Reculer pour mieux sauter ? Rien n’est moins sûr. « C’est bien beau de se dire qu’on va faire des lois spéciales, mais c’est une solution qui permet uniquement de retarder le problème un peu dans le temps, et ne va pas vous sauver l’avenir. Cet outil implique qu’on fasse, in fine, passer un budget l’année prochaine », met en garde Benjamin Morel. Un tel vote en janvier ou février ne sera pas nécessairement tâche plus facile dans des hémicycles sous pression, « et à ce moment-là, on se retrouvera exactement face au même dilemme, dans la même impasse ». D’autant plus à l’approche des élections municipales, qui vont « exacerber les tensions et accentuer les clivages », souligne Jean-Philippe Derosier. Un constat partagé par Benjamin Morel : « Le scrutin de mars peut en effet créer une situation où le texte serait encore plus invotable ». Mais il peut aussi « rendre plus difficile et plus coûteuse le risque d’une censure, sans parler d’une dissolution », ajoute-t-il, ce qui pourrait hypothétiquement aider chacun à mettre un peu d’eau dans son vin, sans garantir cependant une majorité.

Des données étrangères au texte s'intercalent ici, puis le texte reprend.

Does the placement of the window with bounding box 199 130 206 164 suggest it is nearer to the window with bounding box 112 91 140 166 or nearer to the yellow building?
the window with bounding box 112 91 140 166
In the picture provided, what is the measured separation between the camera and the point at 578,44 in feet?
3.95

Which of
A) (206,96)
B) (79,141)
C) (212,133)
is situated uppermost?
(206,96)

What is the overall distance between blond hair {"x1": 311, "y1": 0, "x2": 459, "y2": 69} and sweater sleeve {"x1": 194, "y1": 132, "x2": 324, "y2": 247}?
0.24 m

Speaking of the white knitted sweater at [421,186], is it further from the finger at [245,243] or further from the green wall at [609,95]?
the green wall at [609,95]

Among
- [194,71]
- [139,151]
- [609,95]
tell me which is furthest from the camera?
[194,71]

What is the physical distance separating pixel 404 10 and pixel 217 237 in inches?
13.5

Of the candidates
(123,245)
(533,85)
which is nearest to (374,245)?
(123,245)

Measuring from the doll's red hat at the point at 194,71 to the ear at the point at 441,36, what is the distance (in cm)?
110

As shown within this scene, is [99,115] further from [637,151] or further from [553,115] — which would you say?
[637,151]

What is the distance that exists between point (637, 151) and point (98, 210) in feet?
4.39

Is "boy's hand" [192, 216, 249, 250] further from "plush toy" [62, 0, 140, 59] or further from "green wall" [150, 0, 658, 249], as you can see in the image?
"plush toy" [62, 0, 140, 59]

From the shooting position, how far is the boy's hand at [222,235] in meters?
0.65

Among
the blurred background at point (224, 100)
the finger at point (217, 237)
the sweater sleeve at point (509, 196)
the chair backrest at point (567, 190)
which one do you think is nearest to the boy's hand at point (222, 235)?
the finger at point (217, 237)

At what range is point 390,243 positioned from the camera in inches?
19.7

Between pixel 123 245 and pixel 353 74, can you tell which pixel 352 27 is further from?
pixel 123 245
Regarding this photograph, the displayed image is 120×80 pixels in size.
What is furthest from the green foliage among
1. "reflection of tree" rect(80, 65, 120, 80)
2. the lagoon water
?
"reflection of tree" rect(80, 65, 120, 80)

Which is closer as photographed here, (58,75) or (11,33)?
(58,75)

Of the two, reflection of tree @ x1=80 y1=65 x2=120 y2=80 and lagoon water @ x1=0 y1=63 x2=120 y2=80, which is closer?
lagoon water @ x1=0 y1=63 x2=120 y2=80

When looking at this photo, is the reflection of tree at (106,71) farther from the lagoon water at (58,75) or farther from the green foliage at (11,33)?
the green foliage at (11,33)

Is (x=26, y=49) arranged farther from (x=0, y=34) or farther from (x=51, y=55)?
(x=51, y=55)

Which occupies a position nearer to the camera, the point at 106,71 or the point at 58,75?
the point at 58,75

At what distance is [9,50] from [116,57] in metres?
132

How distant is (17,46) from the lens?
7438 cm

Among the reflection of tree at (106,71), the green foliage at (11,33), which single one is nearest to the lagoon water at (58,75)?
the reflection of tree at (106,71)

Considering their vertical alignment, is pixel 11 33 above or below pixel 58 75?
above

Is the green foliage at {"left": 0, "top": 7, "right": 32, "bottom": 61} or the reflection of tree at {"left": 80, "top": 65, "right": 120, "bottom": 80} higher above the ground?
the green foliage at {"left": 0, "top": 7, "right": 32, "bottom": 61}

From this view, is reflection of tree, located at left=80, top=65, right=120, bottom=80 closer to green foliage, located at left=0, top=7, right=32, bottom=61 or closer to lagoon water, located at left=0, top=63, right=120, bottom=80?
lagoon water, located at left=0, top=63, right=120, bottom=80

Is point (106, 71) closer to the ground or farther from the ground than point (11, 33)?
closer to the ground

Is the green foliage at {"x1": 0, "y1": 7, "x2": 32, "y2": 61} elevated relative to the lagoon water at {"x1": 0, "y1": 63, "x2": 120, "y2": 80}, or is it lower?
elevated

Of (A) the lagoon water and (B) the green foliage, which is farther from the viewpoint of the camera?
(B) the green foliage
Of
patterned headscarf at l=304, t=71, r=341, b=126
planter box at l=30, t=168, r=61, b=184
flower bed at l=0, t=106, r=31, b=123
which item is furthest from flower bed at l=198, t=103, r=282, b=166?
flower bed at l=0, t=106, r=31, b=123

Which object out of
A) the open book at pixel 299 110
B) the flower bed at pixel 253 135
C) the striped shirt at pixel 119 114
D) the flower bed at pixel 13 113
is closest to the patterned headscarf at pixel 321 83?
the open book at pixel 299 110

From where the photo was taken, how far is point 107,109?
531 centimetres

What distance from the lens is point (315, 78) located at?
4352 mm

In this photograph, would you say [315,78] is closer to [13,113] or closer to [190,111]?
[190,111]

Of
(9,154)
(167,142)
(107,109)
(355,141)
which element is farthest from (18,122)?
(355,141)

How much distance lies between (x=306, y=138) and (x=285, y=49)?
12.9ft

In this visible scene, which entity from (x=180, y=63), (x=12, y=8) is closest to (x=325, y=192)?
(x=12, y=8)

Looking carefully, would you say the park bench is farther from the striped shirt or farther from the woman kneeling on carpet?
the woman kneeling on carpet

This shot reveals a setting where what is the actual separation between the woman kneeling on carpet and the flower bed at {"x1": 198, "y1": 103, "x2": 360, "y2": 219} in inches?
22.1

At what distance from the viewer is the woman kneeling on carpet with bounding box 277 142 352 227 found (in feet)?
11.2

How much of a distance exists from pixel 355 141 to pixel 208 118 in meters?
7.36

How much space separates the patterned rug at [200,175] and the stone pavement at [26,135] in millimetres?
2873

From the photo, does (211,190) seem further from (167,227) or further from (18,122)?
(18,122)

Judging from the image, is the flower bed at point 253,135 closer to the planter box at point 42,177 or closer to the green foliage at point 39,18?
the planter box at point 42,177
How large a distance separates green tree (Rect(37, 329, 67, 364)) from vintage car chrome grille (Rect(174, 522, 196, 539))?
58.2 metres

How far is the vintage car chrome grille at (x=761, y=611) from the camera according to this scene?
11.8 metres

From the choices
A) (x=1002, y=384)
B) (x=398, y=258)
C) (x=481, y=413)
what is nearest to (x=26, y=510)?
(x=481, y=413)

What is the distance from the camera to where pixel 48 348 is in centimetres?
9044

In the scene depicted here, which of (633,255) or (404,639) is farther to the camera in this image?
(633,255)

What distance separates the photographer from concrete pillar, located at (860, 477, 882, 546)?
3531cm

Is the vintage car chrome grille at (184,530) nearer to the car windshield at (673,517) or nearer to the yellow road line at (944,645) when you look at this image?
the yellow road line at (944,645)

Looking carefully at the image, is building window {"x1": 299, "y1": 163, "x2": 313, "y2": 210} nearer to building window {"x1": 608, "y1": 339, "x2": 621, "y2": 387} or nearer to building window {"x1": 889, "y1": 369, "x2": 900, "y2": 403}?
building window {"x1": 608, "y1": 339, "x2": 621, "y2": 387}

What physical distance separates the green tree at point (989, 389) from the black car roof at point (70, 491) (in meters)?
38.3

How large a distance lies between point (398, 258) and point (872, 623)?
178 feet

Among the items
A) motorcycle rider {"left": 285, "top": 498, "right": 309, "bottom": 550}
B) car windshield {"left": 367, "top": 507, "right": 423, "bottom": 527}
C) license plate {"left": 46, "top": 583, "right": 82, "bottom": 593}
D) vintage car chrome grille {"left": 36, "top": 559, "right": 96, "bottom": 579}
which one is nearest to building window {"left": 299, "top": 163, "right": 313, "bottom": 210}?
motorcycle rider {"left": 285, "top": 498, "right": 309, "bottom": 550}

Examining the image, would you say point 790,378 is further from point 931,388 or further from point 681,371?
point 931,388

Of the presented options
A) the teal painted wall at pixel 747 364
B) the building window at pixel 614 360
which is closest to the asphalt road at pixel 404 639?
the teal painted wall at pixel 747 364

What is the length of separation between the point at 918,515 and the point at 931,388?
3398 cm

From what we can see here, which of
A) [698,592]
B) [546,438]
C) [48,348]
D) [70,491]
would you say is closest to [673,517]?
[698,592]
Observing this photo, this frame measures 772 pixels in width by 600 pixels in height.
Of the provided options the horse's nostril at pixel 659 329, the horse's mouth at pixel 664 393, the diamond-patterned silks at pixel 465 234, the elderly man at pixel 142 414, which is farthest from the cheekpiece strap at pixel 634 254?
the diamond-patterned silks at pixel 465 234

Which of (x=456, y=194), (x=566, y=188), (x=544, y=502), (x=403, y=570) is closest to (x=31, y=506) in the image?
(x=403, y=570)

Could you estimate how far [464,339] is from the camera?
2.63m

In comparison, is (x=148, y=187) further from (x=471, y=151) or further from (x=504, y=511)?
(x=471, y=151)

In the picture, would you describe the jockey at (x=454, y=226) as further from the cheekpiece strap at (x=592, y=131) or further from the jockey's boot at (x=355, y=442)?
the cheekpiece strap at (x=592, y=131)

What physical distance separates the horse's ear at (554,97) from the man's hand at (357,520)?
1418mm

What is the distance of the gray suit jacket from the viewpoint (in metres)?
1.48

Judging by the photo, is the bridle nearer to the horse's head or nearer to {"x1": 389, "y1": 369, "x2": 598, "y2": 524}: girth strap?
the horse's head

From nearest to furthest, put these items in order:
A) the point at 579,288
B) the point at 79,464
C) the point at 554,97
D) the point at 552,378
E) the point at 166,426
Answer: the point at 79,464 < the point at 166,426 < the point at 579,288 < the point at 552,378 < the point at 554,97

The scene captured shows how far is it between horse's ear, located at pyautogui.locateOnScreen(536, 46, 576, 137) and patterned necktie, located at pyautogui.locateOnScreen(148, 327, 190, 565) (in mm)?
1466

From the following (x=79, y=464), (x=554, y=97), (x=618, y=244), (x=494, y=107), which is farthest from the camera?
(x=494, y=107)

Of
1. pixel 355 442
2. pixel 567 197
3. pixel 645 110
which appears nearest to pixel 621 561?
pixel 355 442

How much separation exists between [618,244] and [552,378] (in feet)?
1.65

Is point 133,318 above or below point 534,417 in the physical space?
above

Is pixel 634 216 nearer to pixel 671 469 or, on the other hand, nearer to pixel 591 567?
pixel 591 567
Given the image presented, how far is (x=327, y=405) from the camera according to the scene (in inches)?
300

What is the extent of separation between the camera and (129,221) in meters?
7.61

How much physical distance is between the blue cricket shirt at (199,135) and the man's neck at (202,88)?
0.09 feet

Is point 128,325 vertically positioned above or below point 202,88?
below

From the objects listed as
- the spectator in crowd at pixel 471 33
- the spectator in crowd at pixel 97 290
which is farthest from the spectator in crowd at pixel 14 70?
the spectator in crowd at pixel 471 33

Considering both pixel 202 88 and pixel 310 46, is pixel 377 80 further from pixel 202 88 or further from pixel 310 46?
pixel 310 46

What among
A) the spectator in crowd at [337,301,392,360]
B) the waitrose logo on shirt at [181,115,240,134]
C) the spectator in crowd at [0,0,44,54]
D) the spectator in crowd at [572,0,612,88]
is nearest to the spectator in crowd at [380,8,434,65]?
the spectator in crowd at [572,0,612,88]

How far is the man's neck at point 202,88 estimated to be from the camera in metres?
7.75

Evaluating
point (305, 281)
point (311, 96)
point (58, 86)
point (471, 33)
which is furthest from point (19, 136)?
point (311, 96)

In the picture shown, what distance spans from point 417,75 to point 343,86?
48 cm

Alors deux autres solutions reviendront sur la table. La première : les ordonnances, qui peuvent être déclenchées soixante-dix jours après le dépôt du PLF, si le Parlement ne s’est pas prononcé, d’après l’article 47 de la Constitution, peu importe si une loi spéciale a été votée. Ou la deuxième : le rétropédalage sur le renoncement au 49-3, immunité de Sébastien Lecornu contre une censure du PS. « Le Premier ministre pourrait ressortir l’article maudit du placard, avec Emmanuel Macron qui, lui, menacerait d’une dissolution les députés. Les socialistes feraient sûrement en sorte que cela ne puisse arriver », suggère Benjamin Morel. Le parti à la rose lui-même pourrait venir à le réclamer : « Il est dans l’intérêt même du PS de prier Sébastien Lecornu de recourir au 49-3, de manière à avaliser un certain nombre d’avancées qu’il a pu obtenir, notamment sur la suspension de la réforme des retraites et la taxation des hauts revenus », selon Jean-Philippe Derosier.

Benjamin Morel rappelle aussi l’existence d’une dernière voie, plutôt laissée de côté jusqu’ici : le recours à l’article 47-2, pour désolidariser la première partie du PLF de la deuxième, à date du 11 décembre, « pour la faire examiner dans l’urgence et lui permettre d’être adoptée avant le 31 décembre. A la différence d’une loi spéciale, on ne reconduit pas les recettes de l’année dernière, donc on peut ré-indexer le barème de l’impôt sur le revenu, c’est une solution qui paraît moins problématique. Il y a aussi tout intérêt à voter la première partie du PLF avant la fin de l’année, car lorsqu’on vote un budget après le 1er janvier, il y a plusieurs règles qui s’appliquent en matière de non-rétroactivité fiscale ». Toutefois, ici encore, ce cas de figure implique d’avoir une majorité, sourit le constitutionnaliste. Un dernier scénario catastrophe ? « Le dernier jour de l’année, sans budget ni majorité, Emmanuel Macron décide d’emmerder tout le monde et de dissoudre… », conclut le constitutionnaliste.